# Big changes in MS Computing!



## jgvernonco (Sep 13, 2003)

Effective today, Chevy as assumed the position of Manager, Microsoft Computing Forums. I wish he and his team the best!

Also effective today, GeekGirl has assumed the position of Assistant Manager of the MS Forums. 

These are two very dynamic folks who will serve the forums well.

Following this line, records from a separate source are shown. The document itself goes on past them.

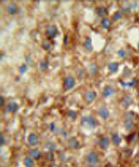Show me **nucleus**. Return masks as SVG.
Returning a JSON list of instances; mask_svg holds the SVG:
<instances>
[{
  "instance_id": "f257e3e1",
  "label": "nucleus",
  "mask_w": 139,
  "mask_h": 167,
  "mask_svg": "<svg viewBox=\"0 0 139 167\" xmlns=\"http://www.w3.org/2000/svg\"><path fill=\"white\" fill-rule=\"evenodd\" d=\"M87 160L90 164L91 166H94L98 162V156H97V153L95 152H90L87 155Z\"/></svg>"
},
{
  "instance_id": "f03ea898",
  "label": "nucleus",
  "mask_w": 139,
  "mask_h": 167,
  "mask_svg": "<svg viewBox=\"0 0 139 167\" xmlns=\"http://www.w3.org/2000/svg\"><path fill=\"white\" fill-rule=\"evenodd\" d=\"M75 85V80L72 76H68L64 80V86L67 90H71Z\"/></svg>"
},
{
  "instance_id": "7ed1b4c3",
  "label": "nucleus",
  "mask_w": 139,
  "mask_h": 167,
  "mask_svg": "<svg viewBox=\"0 0 139 167\" xmlns=\"http://www.w3.org/2000/svg\"><path fill=\"white\" fill-rule=\"evenodd\" d=\"M95 98H96V93L94 92V91H92V90L87 92L84 95V99L87 103L93 102V100L95 99Z\"/></svg>"
},
{
  "instance_id": "20e7f679",
  "label": "nucleus",
  "mask_w": 139,
  "mask_h": 167,
  "mask_svg": "<svg viewBox=\"0 0 139 167\" xmlns=\"http://www.w3.org/2000/svg\"><path fill=\"white\" fill-rule=\"evenodd\" d=\"M46 31H47V34H48V36L54 38L56 35V33H57V28L54 25H50V26L47 27Z\"/></svg>"
},
{
  "instance_id": "39448f33",
  "label": "nucleus",
  "mask_w": 139,
  "mask_h": 167,
  "mask_svg": "<svg viewBox=\"0 0 139 167\" xmlns=\"http://www.w3.org/2000/svg\"><path fill=\"white\" fill-rule=\"evenodd\" d=\"M83 122H86L87 125H89L90 127H94L95 126L96 121L92 116H86V117L83 118Z\"/></svg>"
},
{
  "instance_id": "423d86ee",
  "label": "nucleus",
  "mask_w": 139,
  "mask_h": 167,
  "mask_svg": "<svg viewBox=\"0 0 139 167\" xmlns=\"http://www.w3.org/2000/svg\"><path fill=\"white\" fill-rule=\"evenodd\" d=\"M99 144H100V146L102 147V149L106 150L109 146V139L106 136L102 137L99 141Z\"/></svg>"
},
{
  "instance_id": "0eeeda50",
  "label": "nucleus",
  "mask_w": 139,
  "mask_h": 167,
  "mask_svg": "<svg viewBox=\"0 0 139 167\" xmlns=\"http://www.w3.org/2000/svg\"><path fill=\"white\" fill-rule=\"evenodd\" d=\"M28 143H29L31 146H36L39 142V138L37 136L35 135V134H31L29 136H28Z\"/></svg>"
},
{
  "instance_id": "6e6552de",
  "label": "nucleus",
  "mask_w": 139,
  "mask_h": 167,
  "mask_svg": "<svg viewBox=\"0 0 139 167\" xmlns=\"http://www.w3.org/2000/svg\"><path fill=\"white\" fill-rule=\"evenodd\" d=\"M28 154L29 155L32 157L33 159H39V157L41 156V153L39 150L37 149H33V150H30L28 151Z\"/></svg>"
},
{
  "instance_id": "1a4fd4ad",
  "label": "nucleus",
  "mask_w": 139,
  "mask_h": 167,
  "mask_svg": "<svg viewBox=\"0 0 139 167\" xmlns=\"http://www.w3.org/2000/svg\"><path fill=\"white\" fill-rule=\"evenodd\" d=\"M7 10L9 14H15L18 10V5L15 4V3H11V4L8 6Z\"/></svg>"
},
{
  "instance_id": "9d476101",
  "label": "nucleus",
  "mask_w": 139,
  "mask_h": 167,
  "mask_svg": "<svg viewBox=\"0 0 139 167\" xmlns=\"http://www.w3.org/2000/svg\"><path fill=\"white\" fill-rule=\"evenodd\" d=\"M99 115L102 117L103 119H107V117L109 116V111L108 109L105 107H102L100 109H99Z\"/></svg>"
},
{
  "instance_id": "9b49d317",
  "label": "nucleus",
  "mask_w": 139,
  "mask_h": 167,
  "mask_svg": "<svg viewBox=\"0 0 139 167\" xmlns=\"http://www.w3.org/2000/svg\"><path fill=\"white\" fill-rule=\"evenodd\" d=\"M23 164L27 167H33L34 165V161L32 158H30V157H26V158L23 160Z\"/></svg>"
},
{
  "instance_id": "f8f14e48",
  "label": "nucleus",
  "mask_w": 139,
  "mask_h": 167,
  "mask_svg": "<svg viewBox=\"0 0 139 167\" xmlns=\"http://www.w3.org/2000/svg\"><path fill=\"white\" fill-rule=\"evenodd\" d=\"M113 92H114V90H113V89L112 87H110V86H107L105 89H104V91H103V95L104 96H106V97H108L110 96L111 94H113Z\"/></svg>"
},
{
  "instance_id": "ddd939ff",
  "label": "nucleus",
  "mask_w": 139,
  "mask_h": 167,
  "mask_svg": "<svg viewBox=\"0 0 139 167\" xmlns=\"http://www.w3.org/2000/svg\"><path fill=\"white\" fill-rule=\"evenodd\" d=\"M84 47L88 50V51H92V50H93L92 40H91L90 38H87V39L85 40V42H84Z\"/></svg>"
},
{
  "instance_id": "4468645a",
  "label": "nucleus",
  "mask_w": 139,
  "mask_h": 167,
  "mask_svg": "<svg viewBox=\"0 0 139 167\" xmlns=\"http://www.w3.org/2000/svg\"><path fill=\"white\" fill-rule=\"evenodd\" d=\"M8 110L10 112H15V111H17V109H18V105H17L16 103H14V102H11V103H9V105L8 106Z\"/></svg>"
},
{
  "instance_id": "2eb2a0df",
  "label": "nucleus",
  "mask_w": 139,
  "mask_h": 167,
  "mask_svg": "<svg viewBox=\"0 0 139 167\" xmlns=\"http://www.w3.org/2000/svg\"><path fill=\"white\" fill-rule=\"evenodd\" d=\"M108 69L111 72H117L118 69V64L115 62L111 63V64L108 65Z\"/></svg>"
},
{
  "instance_id": "dca6fc26",
  "label": "nucleus",
  "mask_w": 139,
  "mask_h": 167,
  "mask_svg": "<svg viewBox=\"0 0 139 167\" xmlns=\"http://www.w3.org/2000/svg\"><path fill=\"white\" fill-rule=\"evenodd\" d=\"M121 140H122L121 137H120L117 133L112 135V141L115 144H119L120 142H121Z\"/></svg>"
},
{
  "instance_id": "f3484780",
  "label": "nucleus",
  "mask_w": 139,
  "mask_h": 167,
  "mask_svg": "<svg viewBox=\"0 0 139 167\" xmlns=\"http://www.w3.org/2000/svg\"><path fill=\"white\" fill-rule=\"evenodd\" d=\"M107 14V10L106 8L104 7H100L99 8H97V14L99 16H104Z\"/></svg>"
},
{
  "instance_id": "a211bd4d",
  "label": "nucleus",
  "mask_w": 139,
  "mask_h": 167,
  "mask_svg": "<svg viewBox=\"0 0 139 167\" xmlns=\"http://www.w3.org/2000/svg\"><path fill=\"white\" fill-rule=\"evenodd\" d=\"M102 25L103 28H105V29H108V28L111 26V22H110L109 19H107V18H103L102 21Z\"/></svg>"
},
{
  "instance_id": "6ab92c4d",
  "label": "nucleus",
  "mask_w": 139,
  "mask_h": 167,
  "mask_svg": "<svg viewBox=\"0 0 139 167\" xmlns=\"http://www.w3.org/2000/svg\"><path fill=\"white\" fill-rule=\"evenodd\" d=\"M51 46H52V43H51V42H50L49 40L46 39V40H44V41H43V49H44L48 50L50 48H51Z\"/></svg>"
},
{
  "instance_id": "aec40b11",
  "label": "nucleus",
  "mask_w": 139,
  "mask_h": 167,
  "mask_svg": "<svg viewBox=\"0 0 139 167\" xmlns=\"http://www.w3.org/2000/svg\"><path fill=\"white\" fill-rule=\"evenodd\" d=\"M122 18V13L120 11H117L115 14H113L112 19L114 21H118V20H119V18Z\"/></svg>"
},
{
  "instance_id": "412c9836",
  "label": "nucleus",
  "mask_w": 139,
  "mask_h": 167,
  "mask_svg": "<svg viewBox=\"0 0 139 167\" xmlns=\"http://www.w3.org/2000/svg\"><path fill=\"white\" fill-rule=\"evenodd\" d=\"M125 127H126L127 130H130V129L132 127V119H128V120H126V122H125Z\"/></svg>"
},
{
  "instance_id": "4be33fe9",
  "label": "nucleus",
  "mask_w": 139,
  "mask_h": 167,
  "mask_svg": "<svg viewBox=\"0 0 139 167\" xmlns=\"http://www.w3.org/2000/svg\"><path fill=\"white\" fill-rule=\"evenodd\" d=\"M40 66H41V68H42V69H47V67H48V62H47L46 60H43L42 62H41Z\"/></svg>"
},
{
  "instance_id": "5701e85b",
  "label": "nucleus",
  "mask_w": 139,
  "mask_h": 167,
  "mask_svg": "<svg viewBox=\"0 0 139 167\" xmlns=\"http://www.w3.org/2000/svg\"><path fill=\"white\" fill-rule=\"evenodd\" d=\"M26 70H27V66L25 65V64H23V65L21 66V67H19V71H20V73L23 74Z\"/></svg>"
},
{
  "instance_id": "b1692460",
  "label": "nucleus",
  "mask_w": 139,
  "mask_h": 167,
  "mask_svg": "<svg viewBox=\"0 0 139 167\" xmlns=\"http://www.w3.org/2000/svg\"><path fill=\"white\" fill-rule=\"evenodd\" d=\"M118 53H119V55L121 56V57H122V58H124L125 56H126V53H125V51L123 49H120L119 51H118Z\"/></svg>"
},
{
  "instance_id": "393cba45",
  "label": "nucleus",
  "mask_w": 139,
  "mask_h": 167,
  "mask_svg": "<svg viewBox=\"0 0 139 167\" xmlns=\"http://www.w3.org/2000/svg\"><path fill=\"white\" fill-rule=\"evenodd\" d=\"M68 115L70 116V117L73 118V119L76 118V113L74 111H72V110H70V111L68 112Z\"/></svg>"
},
{
  "instance_id": "a878e982",
  "label": "nucleus",
  "mask_w": 139,
  "mask_h": 167,
  "mask_svg": "<svg viewBox=\"0 0 139 167\" xmlns=\"http://www.w3.org/2000/svg\"><path fill=\"white\" fill-rule=\"evenodd\" d=\"M5 143V138L4 135H1V146H4V144Z\"/></svg>"
},
{
  "instance_id": "bb28decb",
  "label": "nucleus",
  "mask_w": 139,
  "mask_h": 167,
  "mask_svg": "<svg viewBox=\"0 0 139 167\" xmlns=\"http://www.w3.org/2000/svg\"><path fill=\"white\" fill-rule=\"evenodd\" d=\"M50 126H51V127H50V130H51L52 131L54 130V124H53H53H51Z\"/></svg>"
},
{
  "instance_id": "cd10ccee",
  "label": "nucleus",
  "mask_w": 139,
  "mask_h": 167,
  "mask_svg": "<svg viewBox=\"0 0 139 167\" xmlns=\"http://www.w3.org/2000/svg\"><path fill=\"white\" fill-rule=\"evenodd\" d=\"M4 97H1V105H4Z\"/></svg>"
},
{
  "instance_id": "c85d7f7f",
  "label": "nucleus",
  "mask_w": 139,
  "mask_h": 167,
  "mask_svg": "<svg viewBox=\"0 0 139 167\" xmlns=\"http://www.w3.org/2000/svg\"><path fill=\"white\" fill-rule=\"evenodd\" d=\"M67 39H68V37L65 36V37H64V43H68V40H67Z\"/></svg>"
},
{
  "instance_id": "c756f323",
  "label": "nucleus",
  "mask_w": 139,
  "mask_h": 167,
  "mask_svg": "<svg viewBox=\"0 0 139 167\" xmlns=\"http://www.w3.org/2000/svg\"><path fill=\"white\" fill-rule=\"evenodd\" d=\"M138 49H139V43H138Z\"/></svg>"
}]
</instances>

Congratulations to you both, and thanks for accepting the challenge!


----------



## 40sondacurb (Jan 14, 2005)

congrats

and 

well wishes


----------



## Jason (Dec 30, 2001)

Great job both of you. All your free time belong to us. mwahahaha. sorry couldn't resist.


----------



## norin (Dec 28, 2004)

nice reference made by Danrak. very nice. congrats to the both of you. and more power to you.


----------



## kodi (Jun 30, 2004)

Congratulations to both of you .


----------



## johnwill (Sep 26, 2002)

Great, contrats all around!


----------



## Guest (Apr 19, 2005)

*Congratulations to the both of you!*

Hi,

Great accomplishment for the both of you. We are so happy that you have assumed that role and now will shove some more stuff your way for you to do. Only kidding, great job and we wish you well!


----------



## elf (Jul 19, 2002)

Congrats guys (and girl)!


----------



## batty_professor (Jul 29, 2004)

Congatulations to you both. Sounds like MS will be in good hands.


----------



## bry623 (Apr 8, 2002)

They are in good hands.


----------